* Begin Information given *

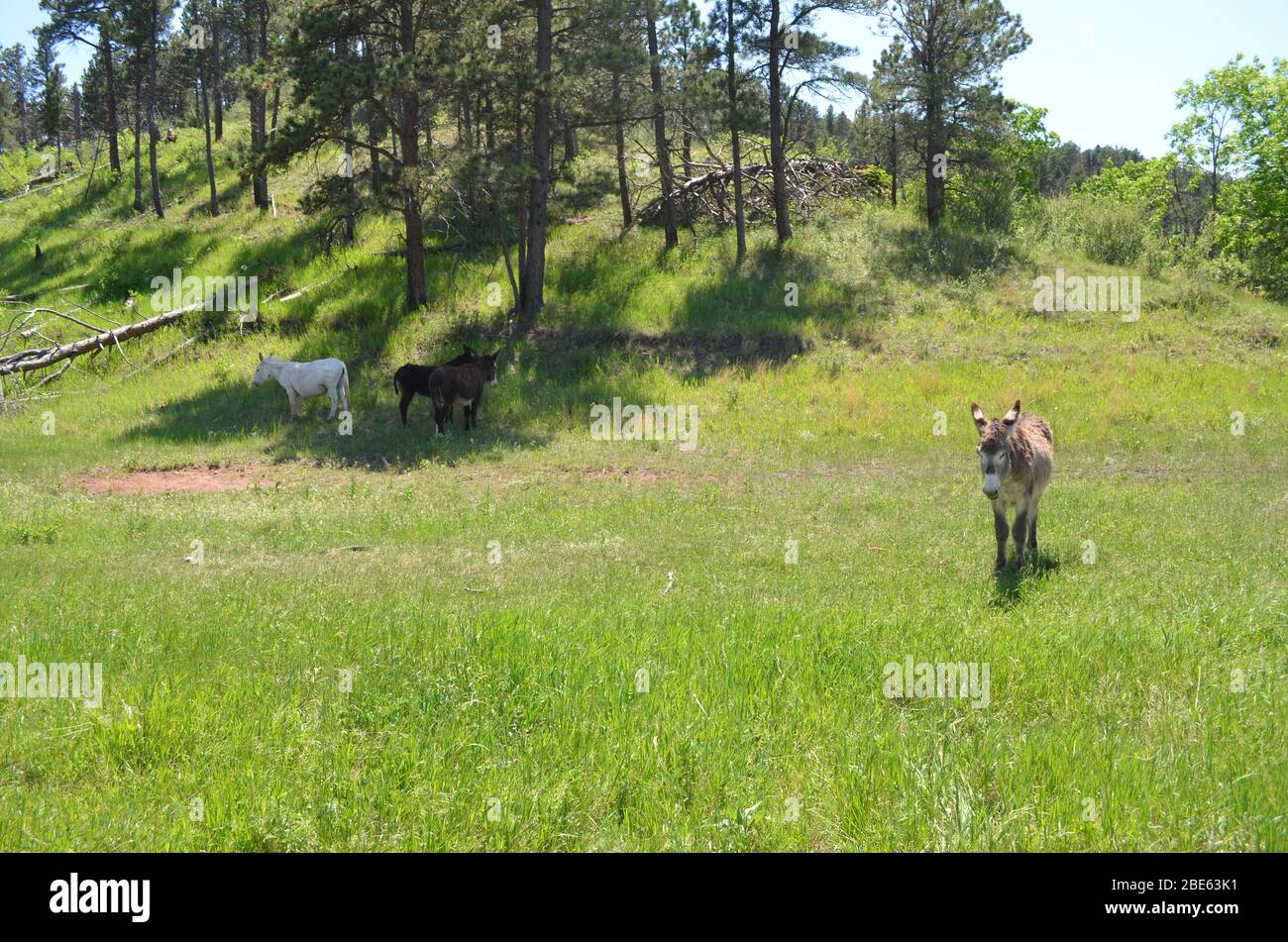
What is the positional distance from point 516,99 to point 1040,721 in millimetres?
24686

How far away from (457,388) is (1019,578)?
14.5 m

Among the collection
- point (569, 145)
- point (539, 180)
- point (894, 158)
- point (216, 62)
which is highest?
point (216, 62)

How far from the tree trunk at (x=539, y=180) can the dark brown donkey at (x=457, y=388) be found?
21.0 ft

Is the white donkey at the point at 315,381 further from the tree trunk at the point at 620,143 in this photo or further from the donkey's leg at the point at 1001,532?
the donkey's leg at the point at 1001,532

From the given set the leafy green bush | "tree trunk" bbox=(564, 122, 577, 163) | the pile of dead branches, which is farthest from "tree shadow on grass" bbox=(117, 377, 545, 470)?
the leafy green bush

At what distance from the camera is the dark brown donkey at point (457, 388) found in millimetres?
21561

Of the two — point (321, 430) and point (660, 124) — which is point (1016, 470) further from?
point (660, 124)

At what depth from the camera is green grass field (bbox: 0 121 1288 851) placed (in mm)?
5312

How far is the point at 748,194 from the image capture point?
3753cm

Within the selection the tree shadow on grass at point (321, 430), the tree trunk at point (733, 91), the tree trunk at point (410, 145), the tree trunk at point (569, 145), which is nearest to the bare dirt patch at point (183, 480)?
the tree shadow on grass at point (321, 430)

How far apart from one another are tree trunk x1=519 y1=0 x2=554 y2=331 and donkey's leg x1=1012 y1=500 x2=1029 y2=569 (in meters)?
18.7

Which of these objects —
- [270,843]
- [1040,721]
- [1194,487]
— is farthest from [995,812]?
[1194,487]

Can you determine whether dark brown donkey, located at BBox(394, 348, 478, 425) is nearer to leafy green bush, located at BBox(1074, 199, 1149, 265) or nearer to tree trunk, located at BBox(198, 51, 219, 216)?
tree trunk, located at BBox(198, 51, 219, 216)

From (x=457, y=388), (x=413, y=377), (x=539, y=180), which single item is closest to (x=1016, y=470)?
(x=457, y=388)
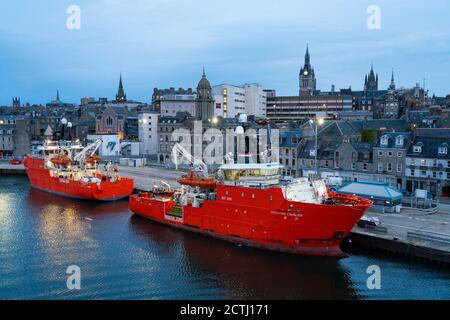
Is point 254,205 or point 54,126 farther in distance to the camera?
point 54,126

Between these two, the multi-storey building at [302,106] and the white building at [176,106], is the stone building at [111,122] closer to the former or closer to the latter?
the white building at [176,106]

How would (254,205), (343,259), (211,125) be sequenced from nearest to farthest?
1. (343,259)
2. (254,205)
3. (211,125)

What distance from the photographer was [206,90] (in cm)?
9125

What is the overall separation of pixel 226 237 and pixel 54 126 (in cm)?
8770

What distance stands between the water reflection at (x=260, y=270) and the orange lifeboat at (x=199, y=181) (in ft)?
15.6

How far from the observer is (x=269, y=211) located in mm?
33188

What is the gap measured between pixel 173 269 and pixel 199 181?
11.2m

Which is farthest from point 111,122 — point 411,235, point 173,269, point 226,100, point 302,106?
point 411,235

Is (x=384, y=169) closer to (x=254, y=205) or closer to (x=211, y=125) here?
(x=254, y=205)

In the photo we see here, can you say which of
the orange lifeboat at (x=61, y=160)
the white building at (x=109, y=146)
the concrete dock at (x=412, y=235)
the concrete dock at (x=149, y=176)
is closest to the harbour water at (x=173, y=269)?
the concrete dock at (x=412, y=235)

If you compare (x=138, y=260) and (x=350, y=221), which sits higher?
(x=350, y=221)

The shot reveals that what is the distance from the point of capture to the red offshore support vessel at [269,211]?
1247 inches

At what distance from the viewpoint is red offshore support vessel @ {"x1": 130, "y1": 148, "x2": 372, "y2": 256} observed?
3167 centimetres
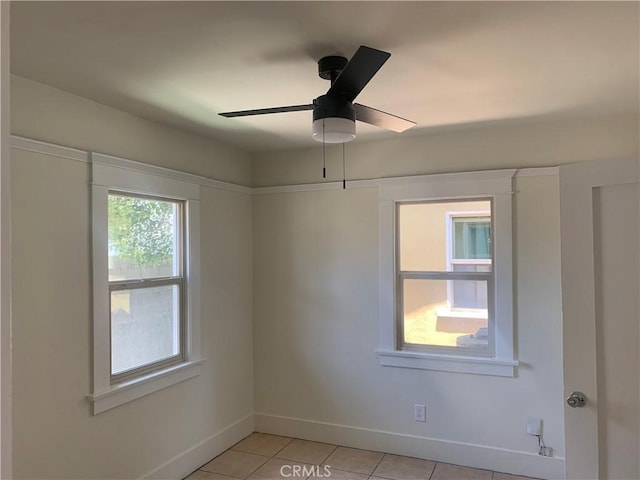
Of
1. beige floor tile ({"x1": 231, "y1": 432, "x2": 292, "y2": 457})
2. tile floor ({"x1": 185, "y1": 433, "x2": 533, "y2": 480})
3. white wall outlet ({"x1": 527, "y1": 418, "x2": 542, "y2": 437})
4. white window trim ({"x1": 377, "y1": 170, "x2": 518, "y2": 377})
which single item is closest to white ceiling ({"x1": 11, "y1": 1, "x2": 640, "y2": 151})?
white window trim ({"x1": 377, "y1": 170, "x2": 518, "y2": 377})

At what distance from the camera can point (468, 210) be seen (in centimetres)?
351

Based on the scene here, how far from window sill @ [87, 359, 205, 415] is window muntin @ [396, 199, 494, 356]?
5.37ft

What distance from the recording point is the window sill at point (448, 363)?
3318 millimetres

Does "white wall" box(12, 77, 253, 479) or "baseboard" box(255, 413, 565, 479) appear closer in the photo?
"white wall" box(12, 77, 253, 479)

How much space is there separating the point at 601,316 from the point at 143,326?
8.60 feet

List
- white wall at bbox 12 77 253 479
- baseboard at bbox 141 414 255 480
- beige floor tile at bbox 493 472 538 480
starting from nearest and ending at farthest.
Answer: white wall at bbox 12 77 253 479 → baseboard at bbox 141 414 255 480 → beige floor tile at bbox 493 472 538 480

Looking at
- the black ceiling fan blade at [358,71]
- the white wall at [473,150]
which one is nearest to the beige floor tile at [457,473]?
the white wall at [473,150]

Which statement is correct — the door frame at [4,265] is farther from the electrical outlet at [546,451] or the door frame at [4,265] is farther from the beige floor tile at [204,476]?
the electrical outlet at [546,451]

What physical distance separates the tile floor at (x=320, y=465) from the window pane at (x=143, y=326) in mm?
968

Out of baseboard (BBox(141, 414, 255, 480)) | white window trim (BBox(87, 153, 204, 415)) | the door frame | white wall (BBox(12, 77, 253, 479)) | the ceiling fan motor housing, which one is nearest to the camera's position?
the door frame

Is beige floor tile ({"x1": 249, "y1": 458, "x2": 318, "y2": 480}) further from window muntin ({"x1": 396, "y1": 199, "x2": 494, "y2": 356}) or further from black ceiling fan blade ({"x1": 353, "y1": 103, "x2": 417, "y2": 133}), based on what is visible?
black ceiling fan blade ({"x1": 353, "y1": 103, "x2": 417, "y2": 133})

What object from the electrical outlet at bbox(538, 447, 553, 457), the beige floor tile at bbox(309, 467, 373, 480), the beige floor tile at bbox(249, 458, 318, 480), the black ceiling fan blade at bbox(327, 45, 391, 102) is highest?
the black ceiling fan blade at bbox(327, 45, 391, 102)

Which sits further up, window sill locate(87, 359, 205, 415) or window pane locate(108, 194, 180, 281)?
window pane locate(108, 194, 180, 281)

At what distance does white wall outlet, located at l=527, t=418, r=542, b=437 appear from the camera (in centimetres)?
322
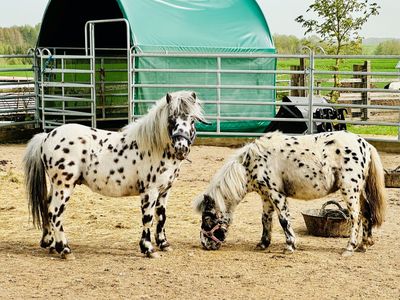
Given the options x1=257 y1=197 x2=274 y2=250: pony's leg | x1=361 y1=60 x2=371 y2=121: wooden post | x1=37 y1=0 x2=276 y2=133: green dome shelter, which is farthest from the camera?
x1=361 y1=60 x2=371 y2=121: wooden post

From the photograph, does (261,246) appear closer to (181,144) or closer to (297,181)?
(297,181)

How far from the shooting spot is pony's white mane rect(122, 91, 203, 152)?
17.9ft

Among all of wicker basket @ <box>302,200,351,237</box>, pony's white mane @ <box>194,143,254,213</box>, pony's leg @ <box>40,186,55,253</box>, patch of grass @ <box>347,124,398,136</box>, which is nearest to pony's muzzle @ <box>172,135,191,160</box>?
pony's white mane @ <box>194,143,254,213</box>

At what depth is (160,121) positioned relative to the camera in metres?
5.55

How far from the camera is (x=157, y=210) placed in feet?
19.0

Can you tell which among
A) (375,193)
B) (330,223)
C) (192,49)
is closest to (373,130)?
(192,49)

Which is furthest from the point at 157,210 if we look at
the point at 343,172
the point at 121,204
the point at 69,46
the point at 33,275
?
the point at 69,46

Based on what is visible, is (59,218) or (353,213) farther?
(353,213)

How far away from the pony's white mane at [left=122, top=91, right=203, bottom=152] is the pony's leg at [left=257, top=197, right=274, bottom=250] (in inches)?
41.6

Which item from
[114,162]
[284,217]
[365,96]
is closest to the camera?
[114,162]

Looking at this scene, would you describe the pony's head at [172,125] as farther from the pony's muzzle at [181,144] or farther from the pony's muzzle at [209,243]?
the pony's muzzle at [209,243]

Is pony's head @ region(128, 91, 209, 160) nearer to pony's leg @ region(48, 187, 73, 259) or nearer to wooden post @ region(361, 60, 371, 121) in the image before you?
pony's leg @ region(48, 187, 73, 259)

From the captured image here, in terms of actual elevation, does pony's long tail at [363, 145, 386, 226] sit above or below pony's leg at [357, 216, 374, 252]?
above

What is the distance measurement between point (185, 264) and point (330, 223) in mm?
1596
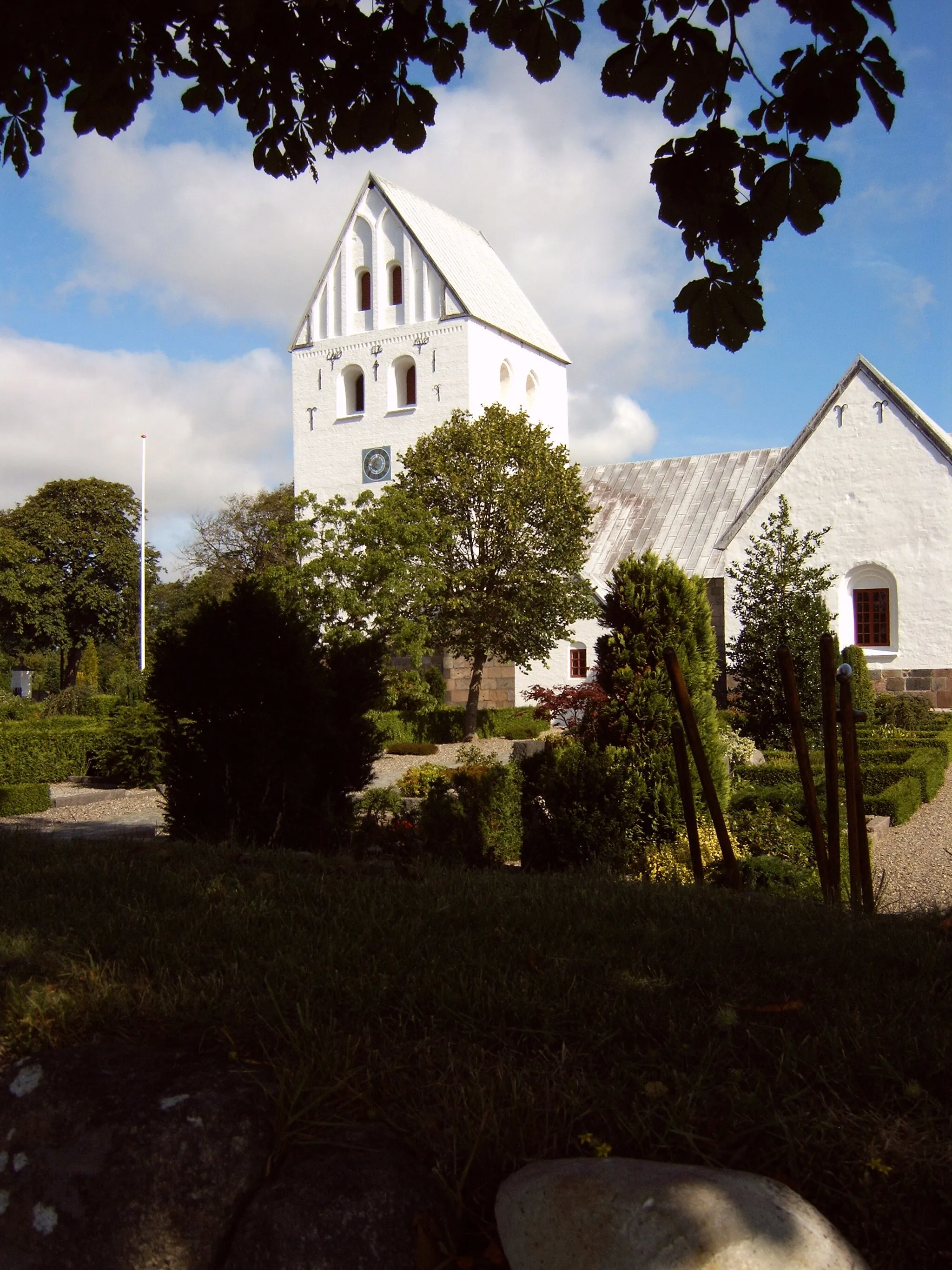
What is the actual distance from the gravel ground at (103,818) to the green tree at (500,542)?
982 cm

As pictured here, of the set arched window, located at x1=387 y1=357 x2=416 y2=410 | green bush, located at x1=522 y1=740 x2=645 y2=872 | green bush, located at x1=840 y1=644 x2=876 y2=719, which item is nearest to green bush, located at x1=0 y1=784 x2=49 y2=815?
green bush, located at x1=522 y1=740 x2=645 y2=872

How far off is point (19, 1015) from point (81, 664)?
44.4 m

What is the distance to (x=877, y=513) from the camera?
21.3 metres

* End Information given *

§ Exercise objective:
Retype, word for word, only the lines from the line with "From the captured" to the final line of the listing above; the pictures do not belong in the copy.

§ Task response:
From the captured image here, in terms of actual elevation, does pony's long tail at [363, 145, 386, 226] sit above or below pony's leg at [357, 216, 374, 252]?
above

What is the distance measurement between point (185, 264) and point (330, 223) in mm?
1596
What is the actual distance from the gravel ground at (103,818) to the green tree at (500,542)?
982 cm

As pictured here, of the set arched window, located at x1=387 y1=357 x2=416 y2=410 | green bush, located at x1=522 y1=740 x2=645 y2=872 | green bush, located at x1=840 y1=644 x2=876 y2=719, which item is nearest to green bush, located at x1=0 y1=784 x2=49 y2=815?
green bush, located at x1=522 y1=740 x2=645 y2=872

How far off is point (19, 1015) from point (81, 664)?
44.4 m

What is the distance to (x=877, y=513) from the camera?
21.3 metres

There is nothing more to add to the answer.